**Instruction**
Copy the following lines word for word, keeping every line.

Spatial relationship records
__________________________________________________

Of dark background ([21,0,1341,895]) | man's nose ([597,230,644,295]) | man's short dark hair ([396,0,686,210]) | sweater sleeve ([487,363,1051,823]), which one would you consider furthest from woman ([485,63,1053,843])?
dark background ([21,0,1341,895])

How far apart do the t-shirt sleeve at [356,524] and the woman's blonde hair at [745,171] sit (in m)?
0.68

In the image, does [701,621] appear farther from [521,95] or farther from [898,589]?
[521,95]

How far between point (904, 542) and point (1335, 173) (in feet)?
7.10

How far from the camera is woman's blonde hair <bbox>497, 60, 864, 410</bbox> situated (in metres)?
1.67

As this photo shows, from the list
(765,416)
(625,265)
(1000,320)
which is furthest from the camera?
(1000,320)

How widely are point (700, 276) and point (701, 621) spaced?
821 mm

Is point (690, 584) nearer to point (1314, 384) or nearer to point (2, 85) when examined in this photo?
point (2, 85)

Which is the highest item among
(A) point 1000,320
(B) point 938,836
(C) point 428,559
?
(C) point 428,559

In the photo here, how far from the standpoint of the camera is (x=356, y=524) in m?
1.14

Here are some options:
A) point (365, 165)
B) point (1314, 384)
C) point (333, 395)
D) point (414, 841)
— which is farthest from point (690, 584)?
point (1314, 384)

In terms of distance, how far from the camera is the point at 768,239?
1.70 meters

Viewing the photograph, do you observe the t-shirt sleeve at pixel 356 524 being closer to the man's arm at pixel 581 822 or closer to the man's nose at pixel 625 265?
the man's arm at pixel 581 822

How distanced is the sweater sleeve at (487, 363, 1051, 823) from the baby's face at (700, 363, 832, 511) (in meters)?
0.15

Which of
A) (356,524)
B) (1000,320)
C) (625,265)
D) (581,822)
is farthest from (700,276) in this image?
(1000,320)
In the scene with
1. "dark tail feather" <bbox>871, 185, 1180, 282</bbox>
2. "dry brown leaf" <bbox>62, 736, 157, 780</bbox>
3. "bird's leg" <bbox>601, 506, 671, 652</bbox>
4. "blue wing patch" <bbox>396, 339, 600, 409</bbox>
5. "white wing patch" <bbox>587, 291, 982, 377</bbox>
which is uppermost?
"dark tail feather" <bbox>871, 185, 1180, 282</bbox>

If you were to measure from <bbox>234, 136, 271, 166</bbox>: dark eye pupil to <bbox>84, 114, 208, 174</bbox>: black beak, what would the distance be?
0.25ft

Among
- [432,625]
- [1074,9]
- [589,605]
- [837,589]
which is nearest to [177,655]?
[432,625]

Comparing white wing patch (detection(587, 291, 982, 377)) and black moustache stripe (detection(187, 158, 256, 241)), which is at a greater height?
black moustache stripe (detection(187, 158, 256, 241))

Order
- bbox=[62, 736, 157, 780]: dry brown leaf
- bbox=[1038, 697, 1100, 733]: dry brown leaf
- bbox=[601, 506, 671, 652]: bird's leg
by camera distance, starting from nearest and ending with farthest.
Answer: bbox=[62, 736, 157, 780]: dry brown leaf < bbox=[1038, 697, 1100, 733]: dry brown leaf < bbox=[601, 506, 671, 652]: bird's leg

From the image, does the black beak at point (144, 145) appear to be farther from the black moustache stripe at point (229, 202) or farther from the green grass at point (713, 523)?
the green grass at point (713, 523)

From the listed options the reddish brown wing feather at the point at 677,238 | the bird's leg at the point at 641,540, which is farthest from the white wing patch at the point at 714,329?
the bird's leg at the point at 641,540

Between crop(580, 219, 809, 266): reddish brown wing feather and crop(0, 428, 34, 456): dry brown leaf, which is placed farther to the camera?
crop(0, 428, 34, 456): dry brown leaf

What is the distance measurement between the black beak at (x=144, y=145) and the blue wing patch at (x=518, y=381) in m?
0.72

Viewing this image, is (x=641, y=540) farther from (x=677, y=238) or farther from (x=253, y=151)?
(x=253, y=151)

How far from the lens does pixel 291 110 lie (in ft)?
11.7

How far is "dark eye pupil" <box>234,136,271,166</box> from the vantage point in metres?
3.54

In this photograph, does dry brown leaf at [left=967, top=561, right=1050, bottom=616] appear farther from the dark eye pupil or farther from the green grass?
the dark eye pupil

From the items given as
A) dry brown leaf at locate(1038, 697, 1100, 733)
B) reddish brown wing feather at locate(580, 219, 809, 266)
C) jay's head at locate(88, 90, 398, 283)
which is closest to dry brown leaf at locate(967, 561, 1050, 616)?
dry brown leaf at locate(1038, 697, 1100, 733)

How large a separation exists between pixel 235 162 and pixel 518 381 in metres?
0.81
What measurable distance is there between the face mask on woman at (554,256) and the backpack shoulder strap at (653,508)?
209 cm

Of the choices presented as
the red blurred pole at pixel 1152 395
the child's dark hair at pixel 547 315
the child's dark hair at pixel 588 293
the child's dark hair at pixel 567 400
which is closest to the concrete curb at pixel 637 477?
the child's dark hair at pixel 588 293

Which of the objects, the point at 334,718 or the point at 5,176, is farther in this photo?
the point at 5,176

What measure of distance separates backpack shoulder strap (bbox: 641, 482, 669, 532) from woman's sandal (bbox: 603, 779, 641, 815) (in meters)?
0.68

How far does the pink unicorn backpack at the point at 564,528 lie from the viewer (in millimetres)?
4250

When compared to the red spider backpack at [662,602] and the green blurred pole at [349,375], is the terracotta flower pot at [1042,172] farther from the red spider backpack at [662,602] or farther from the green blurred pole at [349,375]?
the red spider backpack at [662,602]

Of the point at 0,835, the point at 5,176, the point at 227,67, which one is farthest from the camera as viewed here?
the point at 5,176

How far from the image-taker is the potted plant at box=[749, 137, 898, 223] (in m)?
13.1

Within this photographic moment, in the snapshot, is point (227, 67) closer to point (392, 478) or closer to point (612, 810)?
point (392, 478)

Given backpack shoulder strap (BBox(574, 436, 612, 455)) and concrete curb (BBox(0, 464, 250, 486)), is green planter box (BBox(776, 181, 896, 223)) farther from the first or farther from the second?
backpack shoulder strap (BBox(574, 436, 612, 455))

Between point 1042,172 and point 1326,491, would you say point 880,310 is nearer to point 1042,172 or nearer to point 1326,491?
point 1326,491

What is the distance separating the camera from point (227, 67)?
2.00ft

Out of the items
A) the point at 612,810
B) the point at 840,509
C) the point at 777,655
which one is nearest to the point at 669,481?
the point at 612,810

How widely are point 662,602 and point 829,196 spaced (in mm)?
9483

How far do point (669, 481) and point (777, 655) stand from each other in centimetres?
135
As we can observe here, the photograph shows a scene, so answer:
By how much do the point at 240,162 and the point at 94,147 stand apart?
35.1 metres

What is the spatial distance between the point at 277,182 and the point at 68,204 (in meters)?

__________________________________________________

**Task solution**
Of dark background ([21,0,1341,895]) | man's nose ([597,230,644,295]) | man's short dark hair ([396,0,686,210]) | sweater sleeve ([487,363,1051,823]), which one would you consider furthest from woman ([485,63,1053,843])?
dark background ([21,0,1341,895])

How far apart do the t-shirt sleeve at [356,524] and the woman's blonde hair at [745,171] sit (in m)?
0.68

In the image, does [701,621] appear farther from [521,95] or farther from [898,589]?
[521,95]

How far between point (904, 542) and point (1335, 173) (in feet)?
7.10

How far from the camera is woman's blonde hair <bbox>497, 60, 864, 410</bbox> situated (in metres)?
1.67

As this photo shows, from the list
(765,416)
(625,265)
(1000,320)
which is furthest from the camera?
(1000,320)

How widely are point (700, 276) and point (701, 621) spaced?
821 mm

Is point (690, 584) nearer to point (1314, 384) or nearer to point (2, 85) when examined in this photo?
point (2, 85)

Which is the highest item among
(A) point 1000,320
(B) point 938,836
(C) point 428,559
?
(C) point 428,559

In the photo here, how far from the standpoint of the camera is (x=356, y=524) in m?
1.14

Here are some options:
A) point (365, 165)
B) point (1314, 384)
C) point (333, 395)
D) point (414, 841)
— which is farthest from point (690, 584)?
point (1314, 384)

In terms of distance, how far from the camera is the point at 768,239?
1.70 meters

Viewing the photograph, do you observe the t-shirt sleeve at pixel 356 524 being closer to the man's arm at pixel 581 822 or closer to the man's nose at pixel 625 265?
the man's arm at pixel 581 822

How distanced is the sweater sleeve at (487, 363, 1051, 823) from the baby's face at (700, 363, 832, 511) (in meters)?
0.15

Which of
A) (356,524)
B) (1000,320)
C) (625,265)
D) (581,822)
is farthest from (700,276) in this image?
(1000,320)
In the scene with
1. "dark tail feather" <bbox>871, 185, 1180, 282</bbox>
2. "dry brown leaf" <bbox>62, 736, 157, 780</bbox>
3. "bird's leg" <bbox>601, 506, 671, 652</bbox>
4. "blue wing patch" <bbox>396, 339, 600, 409</bbox>
5. "white wing patch" <bbox>587, 291, 982, 377</bbox>
which is uppermost?
"dark tail feather" <bbox>871, 185, 1180, 282</bbox>

If you were to measure from <bbox>234, 136, 271, 166</bbox>: dark eye pupil to <bbox>84, 114, 208, 174</bbox>: black beak, what would the distance be?
0.25ft

Among
- [432,625]
- [1074,9]
- [589,605]
- [837,589]
which is nearest to [177,655]?
[432,625]

Comparing white wing patch (detection(587, 291, 982, 377)) and black moustache stripe (detection(187, 158, 256, 241)), which is at a greater height?
black moustache stripe (detection(187, 158, 256, 241))

Order
- bbox=[62, 736, 157, 780]: dry brown leaf
- bbox=[1038, 697, 1100, 733]: dry brown leaf
- bbox=[601, 506, 671, 652]: bird's leg
by camera distance, starting from nearest and ending with farthest.
Answer: bbox=[62, 736, 157, 780]: dry brown leaf < bbox=[1038, 697, 1100, 733]: dry brown leaf < bbox=[601, 506, 671, 652]: bird's leg

From the image, does the black beak at point (144, 145) appear to be farther from the black moustache stripe at point (229, 202) or farther from the green grass at point (713, 523)?
the green grass at point (713, 523)

From the listed options the reddish brown wing feather at the point at 677,238 | the bird's leg at the point at 641,540, which is farthest from the white wing patch at the point at 714,329?
the bird's leg at the point at 641,540

Between crop(580, 219, 809, 266): reddish brown wing feather and crop(0, 428, 34, 456): dry brown leaf, which is placed farther to the camera?
crop(0, 428, 34, 456): dry brown leaf

What is the distance measurement between the black beak at (x=144, y=145) and the blue wing patch at (x=518, y=381) in m?
0.72

Viewing this image, is (x=641, y=540) farther from (x=677, y=238) or farther from (x=253, y=151)?
(x=253, y=151)

How far from the lens does pixel 291 110 lie (in ft)?
11.7

How far is "dark eye pupil" <box>234,136,271,166</box> from the vantage point in metres?
3.54

In this photograph, does dry brown leaf at [left=967, top=561, right=1050, bottom=616] appear farther from the dark eye pupil or farther from the green grass?
the dark eye pupil

From the items given as
A) dry brown leaf at locate(1038, 697, 1100, 733)
B) reddish brown wing feather at locate(580, 219, 809, 266)
C) jay's head at locate(88, 90, 398, 283)
which is closest to dry brown leaf at locate(967, 561, 1050, 616)?
dry brown leaf at locate(1038, 697, 1100, 733)

How large a separation exists between pixel 235 162 and pixel 518 381 in metres?
0.81
What measurable distance is there between the face mask on woman at (554,256) and the backpack shoulder strap at (653,508)?
209 cm

Of the choices presented as
the red blurred pole at pixel 1152 395
the child's dark hair at pixel 547 315
the child's dark hair at pixel 588 293
the child's dark hair at pixel 567 400
which is closest to the concrete curb at pixel 637 477?
the child's dark hair at pixel 588 293

Which of the objects, the point at 334,718 or the point at 5,176, is farther in this photo?
the point at 5,176

What measure of distance separates backpack shoulder strap (bbox: 641, 482, 669, 532) from woman's sandal (bbox: 603, 779, 641, 815) (in meters)?
0.68

How far does the pink unicorn backpack at the point at 564,528 lie from the viewer (in millimetres)?
4250

When compared to the red spider backpack at [662,602] and the green blurred pole at [349,375], is the terracotta flower pot at [1042,172] farther from the red spider backpack at [662,602] or farther from the green blurred pole at [349,375]?
the red spider backpack at [662,602]

Of the point at 0,835, the point at 5,176, the point at 227,67, which one is farthest from the camera as viewed here?
the point at 5,176

How far from the image-taker is the potted plant at box=[749, 137, 898, 223] (in m)?
13.1

Within this photographic moment, in the snapshot, is point (227, 67) closer to point (392, 478) or closer to point (612, 810)?
point (392, 478)

Given backpack shoulder strap (BBox(574, 436, 612, 455)) and concrete curb (BBox(0, 464, 250, 486)), is green planter box (BBox(776, 181, 896, 223)) farther from the first or farther from the second?
backpack shoulder strap (BBox(574, 436, 612, 455))

Between point 1042,172 and point 1326,491, would you say point 880,310 is nearer to point 1042,172 or nearer to point 1326,491?
point 1326,491

What is the distance separating the camera from point (227, 67)?
2.00ft

Out of the items
A) the point at 612,810
B) the point at 840,509
C) the point at 777,655
which one is nearest to the point at 669,481?
the point at 612,810

How widely are point 662,602 and point 829,196 spaced (in mm)?
9483

How far do point (669, 481) and point (777, 655) stand from each other in centimetres?
135
As we can observe here, the photograph shows a scene, so answer:
By how much do the point at 240,162 and the point at 94,147 stand apart?
35.1 metres

What is the spatial distance between the point at 277,182 and the point at 68,204 (in meters)?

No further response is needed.